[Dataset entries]
────────────────

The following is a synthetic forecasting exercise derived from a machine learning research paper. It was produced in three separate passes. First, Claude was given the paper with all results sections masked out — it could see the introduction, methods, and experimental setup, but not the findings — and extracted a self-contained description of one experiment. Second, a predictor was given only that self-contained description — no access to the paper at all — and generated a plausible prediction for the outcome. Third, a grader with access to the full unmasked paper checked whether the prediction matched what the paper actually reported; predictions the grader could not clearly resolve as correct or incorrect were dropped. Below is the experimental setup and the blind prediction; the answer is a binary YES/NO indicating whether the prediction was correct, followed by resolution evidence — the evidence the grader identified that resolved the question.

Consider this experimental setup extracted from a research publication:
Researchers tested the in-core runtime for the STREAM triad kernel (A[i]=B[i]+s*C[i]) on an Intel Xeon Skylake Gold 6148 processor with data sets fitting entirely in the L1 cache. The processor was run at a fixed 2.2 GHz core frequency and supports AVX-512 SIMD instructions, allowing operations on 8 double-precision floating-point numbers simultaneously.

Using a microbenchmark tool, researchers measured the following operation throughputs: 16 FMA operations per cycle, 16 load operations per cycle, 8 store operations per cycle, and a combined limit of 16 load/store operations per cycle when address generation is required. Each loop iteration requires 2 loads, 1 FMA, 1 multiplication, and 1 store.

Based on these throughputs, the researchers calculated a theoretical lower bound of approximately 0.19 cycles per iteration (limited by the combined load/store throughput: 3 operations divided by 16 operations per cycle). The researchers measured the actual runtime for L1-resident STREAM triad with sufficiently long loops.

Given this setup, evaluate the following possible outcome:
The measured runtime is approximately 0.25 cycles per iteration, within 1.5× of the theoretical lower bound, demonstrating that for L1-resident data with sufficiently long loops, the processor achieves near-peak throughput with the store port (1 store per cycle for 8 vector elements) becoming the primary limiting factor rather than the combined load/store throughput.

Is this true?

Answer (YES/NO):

────────────────

## What you should do
Only the lines of the data holding the string "this" are wanted; copy each of them.

## Exercise answer
Consider this experimental setup extracted from a research publication:
Given this setup, evaluate the following possible outcome:
Is this true?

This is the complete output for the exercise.